10 Exploratory Tasks

We have explored the aspects of creating a data product in Agile data science workflow. The second part, the exploratory part, does not need so much attention, because by definition you can do what you like in here. One aspect deserves some consideration.

10.1 (Un)Reproducible Research

In the chapter on versioning it was advocated that you should not keep old code lingering as you move on. Rather use version control systems to keep track of the changes you are making to the product. Research tasks are explored in vignettes, these are kept around as the project goes along. It is likely that in research reports code from the software product and data from the pipeline is used. These are readily available, enabling quick exploration of hypotheses. However, as you move to next versions, the software product and the data will be updated. This means that the reproducibility of almost all research reports will be lost at some point.
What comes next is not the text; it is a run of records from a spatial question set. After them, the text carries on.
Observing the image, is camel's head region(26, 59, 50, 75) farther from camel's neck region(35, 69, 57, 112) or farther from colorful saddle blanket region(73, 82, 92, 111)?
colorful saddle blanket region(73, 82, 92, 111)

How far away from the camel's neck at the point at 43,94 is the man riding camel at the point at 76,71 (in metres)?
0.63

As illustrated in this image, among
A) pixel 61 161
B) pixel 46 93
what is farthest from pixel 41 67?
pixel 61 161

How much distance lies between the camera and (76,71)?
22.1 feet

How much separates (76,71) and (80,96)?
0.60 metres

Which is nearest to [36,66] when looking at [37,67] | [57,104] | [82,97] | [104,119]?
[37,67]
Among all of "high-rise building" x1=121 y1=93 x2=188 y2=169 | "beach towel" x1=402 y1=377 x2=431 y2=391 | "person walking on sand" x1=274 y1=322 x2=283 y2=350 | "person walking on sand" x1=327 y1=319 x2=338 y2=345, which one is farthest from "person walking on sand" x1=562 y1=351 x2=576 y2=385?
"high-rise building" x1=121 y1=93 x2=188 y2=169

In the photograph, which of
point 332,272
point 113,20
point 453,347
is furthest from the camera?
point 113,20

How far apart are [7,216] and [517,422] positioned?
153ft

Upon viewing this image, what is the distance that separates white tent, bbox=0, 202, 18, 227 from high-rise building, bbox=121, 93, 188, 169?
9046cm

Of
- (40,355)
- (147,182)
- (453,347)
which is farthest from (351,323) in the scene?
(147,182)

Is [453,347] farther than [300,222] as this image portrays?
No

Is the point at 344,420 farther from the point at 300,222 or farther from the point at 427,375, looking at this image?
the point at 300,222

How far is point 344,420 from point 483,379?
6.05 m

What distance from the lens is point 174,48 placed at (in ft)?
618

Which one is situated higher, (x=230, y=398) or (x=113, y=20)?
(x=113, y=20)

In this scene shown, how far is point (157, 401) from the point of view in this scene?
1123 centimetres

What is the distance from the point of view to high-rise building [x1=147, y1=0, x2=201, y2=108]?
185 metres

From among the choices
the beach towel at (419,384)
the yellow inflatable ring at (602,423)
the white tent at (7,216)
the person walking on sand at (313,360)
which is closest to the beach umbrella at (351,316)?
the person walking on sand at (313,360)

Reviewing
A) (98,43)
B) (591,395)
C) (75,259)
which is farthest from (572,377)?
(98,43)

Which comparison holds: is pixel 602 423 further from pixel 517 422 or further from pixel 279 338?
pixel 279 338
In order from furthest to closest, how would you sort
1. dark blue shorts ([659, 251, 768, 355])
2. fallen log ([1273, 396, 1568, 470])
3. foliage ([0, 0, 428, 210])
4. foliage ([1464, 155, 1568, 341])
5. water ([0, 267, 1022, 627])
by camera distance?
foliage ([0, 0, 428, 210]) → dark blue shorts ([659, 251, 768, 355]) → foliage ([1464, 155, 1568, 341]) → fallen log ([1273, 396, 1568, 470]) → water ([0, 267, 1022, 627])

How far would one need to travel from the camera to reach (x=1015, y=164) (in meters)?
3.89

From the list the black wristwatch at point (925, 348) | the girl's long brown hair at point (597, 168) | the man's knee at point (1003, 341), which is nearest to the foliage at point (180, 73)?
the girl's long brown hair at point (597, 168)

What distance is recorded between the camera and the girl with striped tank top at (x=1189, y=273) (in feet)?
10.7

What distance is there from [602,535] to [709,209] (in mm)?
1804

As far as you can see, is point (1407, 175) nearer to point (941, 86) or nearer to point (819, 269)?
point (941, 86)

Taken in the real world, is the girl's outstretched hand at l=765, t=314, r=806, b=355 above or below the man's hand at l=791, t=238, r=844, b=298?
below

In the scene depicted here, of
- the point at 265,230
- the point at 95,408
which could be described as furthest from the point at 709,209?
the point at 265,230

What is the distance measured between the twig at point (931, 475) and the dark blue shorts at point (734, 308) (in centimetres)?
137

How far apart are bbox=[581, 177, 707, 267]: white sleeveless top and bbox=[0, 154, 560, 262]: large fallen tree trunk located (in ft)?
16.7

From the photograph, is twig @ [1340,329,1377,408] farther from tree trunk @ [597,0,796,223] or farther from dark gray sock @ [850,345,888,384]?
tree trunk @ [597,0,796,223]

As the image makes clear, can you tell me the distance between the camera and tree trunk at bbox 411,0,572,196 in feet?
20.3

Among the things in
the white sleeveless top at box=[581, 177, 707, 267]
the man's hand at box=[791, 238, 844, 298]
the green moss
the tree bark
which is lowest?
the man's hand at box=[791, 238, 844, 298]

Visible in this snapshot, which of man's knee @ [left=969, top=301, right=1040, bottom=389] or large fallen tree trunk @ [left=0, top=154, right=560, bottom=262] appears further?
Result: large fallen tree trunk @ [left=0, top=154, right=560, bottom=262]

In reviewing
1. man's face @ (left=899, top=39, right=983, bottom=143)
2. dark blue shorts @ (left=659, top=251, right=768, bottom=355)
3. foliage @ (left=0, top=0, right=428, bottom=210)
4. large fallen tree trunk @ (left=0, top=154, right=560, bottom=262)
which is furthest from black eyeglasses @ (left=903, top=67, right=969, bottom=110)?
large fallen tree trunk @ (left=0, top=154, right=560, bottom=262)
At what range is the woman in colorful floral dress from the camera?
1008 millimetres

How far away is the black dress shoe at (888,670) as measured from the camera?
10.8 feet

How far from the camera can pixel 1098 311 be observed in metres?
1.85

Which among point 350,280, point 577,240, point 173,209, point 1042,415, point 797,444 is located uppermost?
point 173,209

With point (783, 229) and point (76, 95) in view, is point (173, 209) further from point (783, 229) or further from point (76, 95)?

It is up to you and the characteristics of the project if this is considered a problem. If you want to keep all reports to be reproducible at any time, there is a considerable amount of extra work to the research tasks. Data has to be stored separately and the source code used should be frozen somewhere outside the \R folder. I prefer to accept that the reports will get out of sync with the data and the source code. The conclusions are what matter most, and the code is always around to check if they were derived properly, even if it can no longer be run. If you really have to rerun the research report to verify results, you can always checkout the commit of the report and rerun the pipeline. The source code and state of the data at that “time point” are then available. I tend to number my research scripts to the version of the data product of that moment. This will make it easy to understand the context in which the research was done at a later time point.